Am 1.8.2021 kam hier der ca. 420 km lange Kreuzweg für die Schöpfung mit einem gelben Kreuz an. Das Kreuz wurde zu Fuß von Gorleben bis zu diesem Standpunkt im Rheinischen Braunkohlerevier getragen. Als der protestantische Bischof von Hannover von der Wiederentdeckung der kleinen Kapelle erfuhr, sprach er von einem „Fingerzeig“ Gottes.

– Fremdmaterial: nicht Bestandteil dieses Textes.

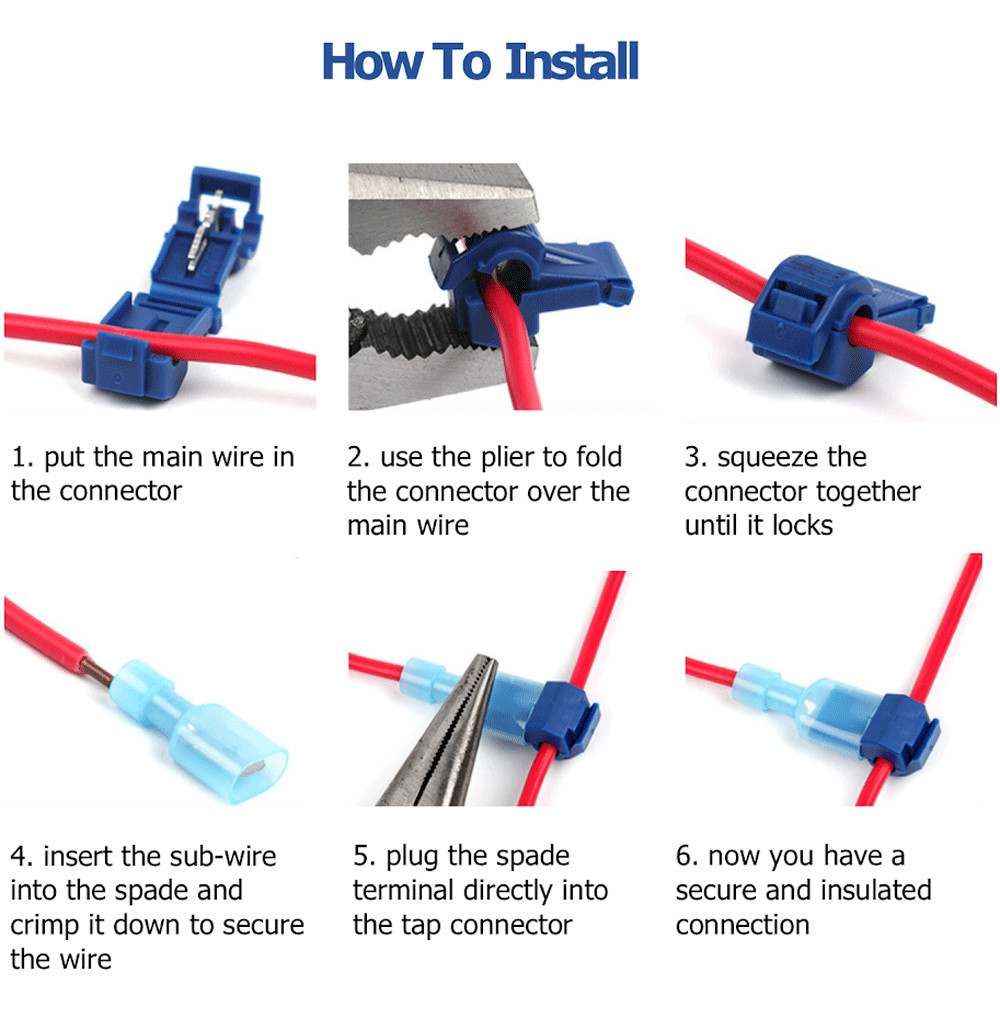 How To Install

1. put the main wire in the connector

2. use the plier to fold the connector over the main wire

3. squeeze the connector together until it locks

4. insert the sub-wire into the spade and crimp it down to secure the wire

5. plug the spade terminal directly into the tap connector

6. now you have a secure and insulated connection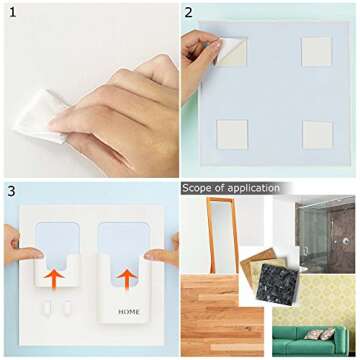 1

2

3

HOME

Scope of application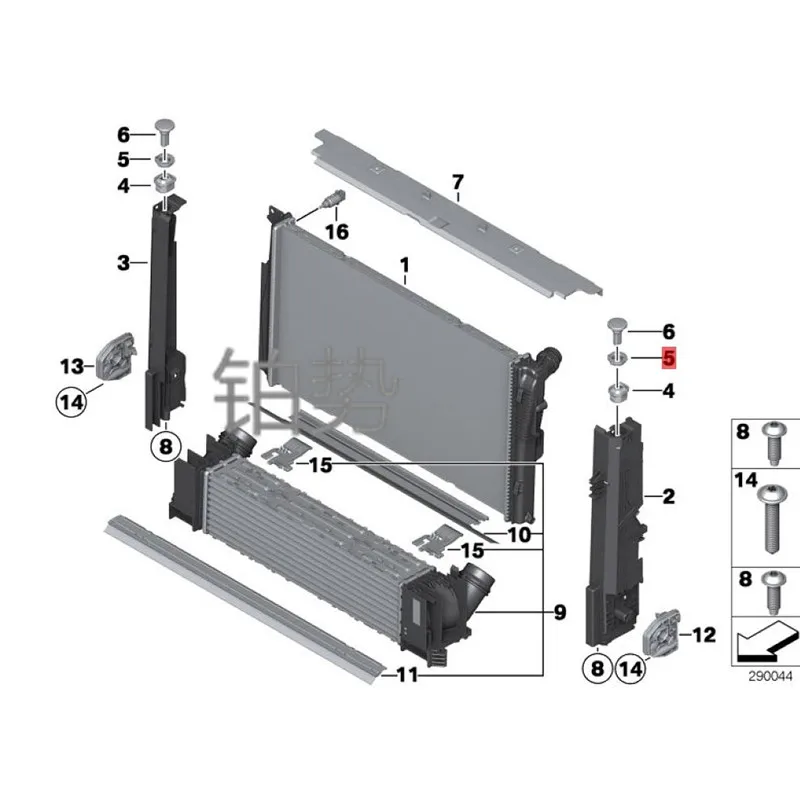 6
5
4
3
13
14
8
7
16
1
铂势
15
10
15
9
11
6
5
4
2
12
8
14
8
14
8
290044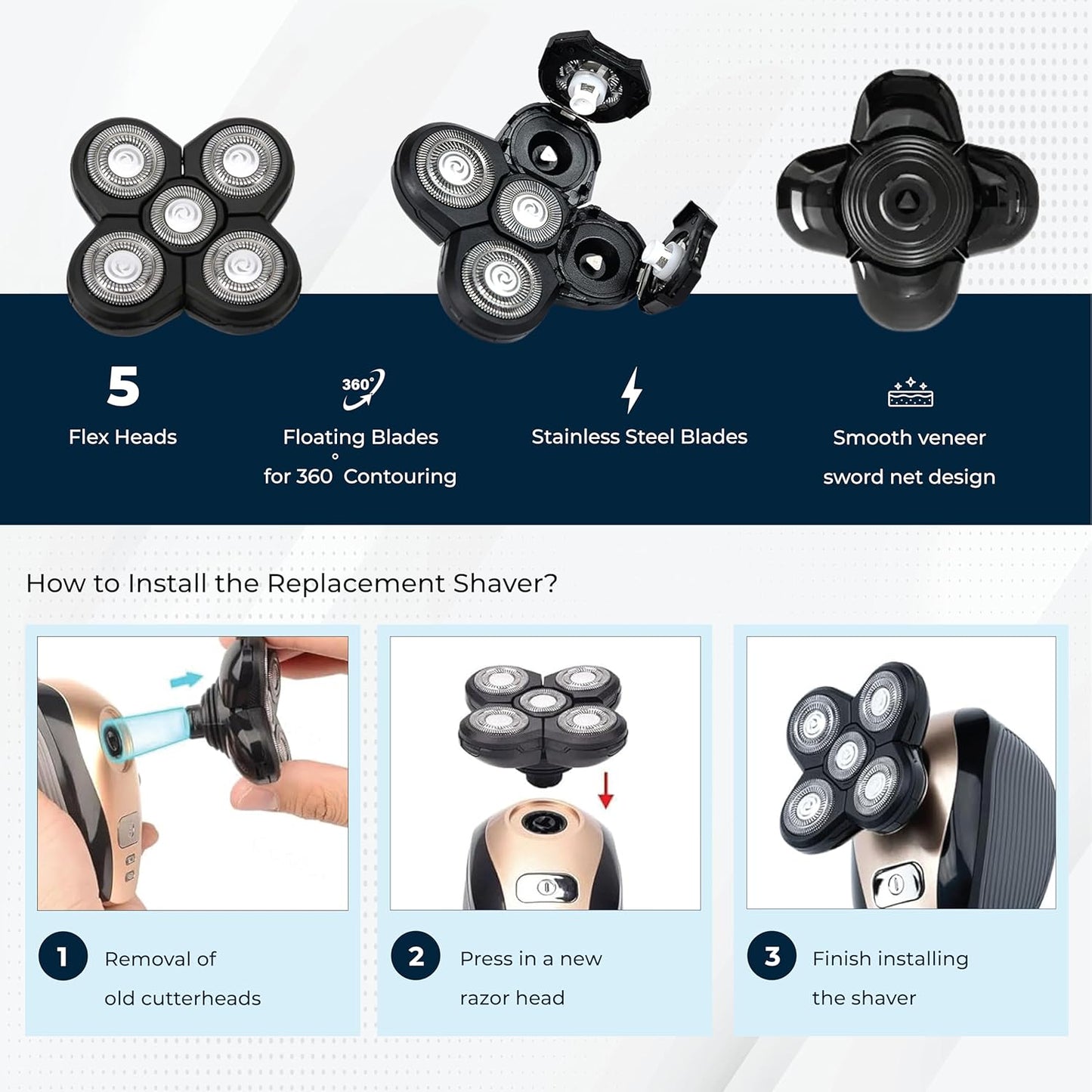 5

Flex Heads

360°

Floating Blades
for 360° Contouring

Stainless Steel Blades

Smooth veneer
sword net design

How to Install the Replacement Shaver?

1 Removal of old cutterheads

2 Press in a new razor head

3 Finish installing the shaver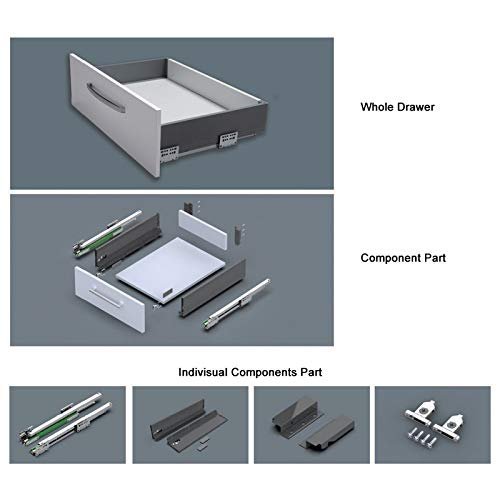 Whole Drawer

Component Part

Indivisual Components Part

Doch NRW-Innenminister Reul zieht wieder in den Kampf für CO2-Emmissionen, obwohl der Rechtstreit um den von ihm verursachten, bis dato teuersten Polizeieinsatz in NRWs Geschichte noch nicht ausgestanden ist. Das Verwaltungsgericht Köln betrachtet die Räumung des Hambacher Waldes als rechtswidrig; mit brachialer Verwaltungsgewalt musste der Minister die Stadtverwaltung und den Rat Kerpen zwingen, gegen dieses Urteil Berufung einzulegen. Die grüne Vorarbeit von Minister Habeck und Ministerin Neubaur nutzte ihm zunächst nichts, sein eigener Parteifreund, der Erkelenzer Bürgermeister Muckel, weigerte sich, die Polizei Aachen für die Räumung Lützeraths anzufordern, bis der Heinsberger Landrat Pusch die Räumungsverfügung schließlich unterzeichnete.

In Aachen ist die Polizei dennoch längst auf den Einsatz vorbereitet. Und so bleibt bei allen, denen die Zukunft der Schöpfung am Herzen liegt, die bange Frage: Wird das Jesuskind (auf der Muttergottesikone) nach Weihnachten, im Januar, aus Lützerath geräumt werden?

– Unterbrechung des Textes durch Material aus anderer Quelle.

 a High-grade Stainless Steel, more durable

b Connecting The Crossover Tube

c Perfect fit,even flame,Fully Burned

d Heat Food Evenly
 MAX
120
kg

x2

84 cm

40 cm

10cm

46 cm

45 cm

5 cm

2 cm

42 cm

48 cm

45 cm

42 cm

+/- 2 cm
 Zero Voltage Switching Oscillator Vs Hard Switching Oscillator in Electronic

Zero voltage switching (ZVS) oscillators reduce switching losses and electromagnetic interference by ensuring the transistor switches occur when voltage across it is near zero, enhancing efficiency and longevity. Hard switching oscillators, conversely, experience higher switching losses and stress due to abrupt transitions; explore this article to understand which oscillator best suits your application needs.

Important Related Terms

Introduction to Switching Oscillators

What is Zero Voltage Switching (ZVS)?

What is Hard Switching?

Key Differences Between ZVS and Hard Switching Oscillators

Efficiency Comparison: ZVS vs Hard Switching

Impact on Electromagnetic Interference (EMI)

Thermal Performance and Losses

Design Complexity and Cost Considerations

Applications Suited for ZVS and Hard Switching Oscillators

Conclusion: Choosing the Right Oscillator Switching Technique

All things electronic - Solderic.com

Aktive Menschen der ökumenischen Initiative DIE KIRCHE(N) IM DORF LASSEN feiern hier regelmäßig Gottesdienst und haben bereits angekündigt, dass sie in den drohenden letzten Tagen dieser Kapelle dort bis zum Ende ausharren wollen.

In alter Zeit sagte man den Eiben nach, sie besäßen die Macht, das Böse abzuwehren. Ob ihr Zauber auch in Lützerath wirkt?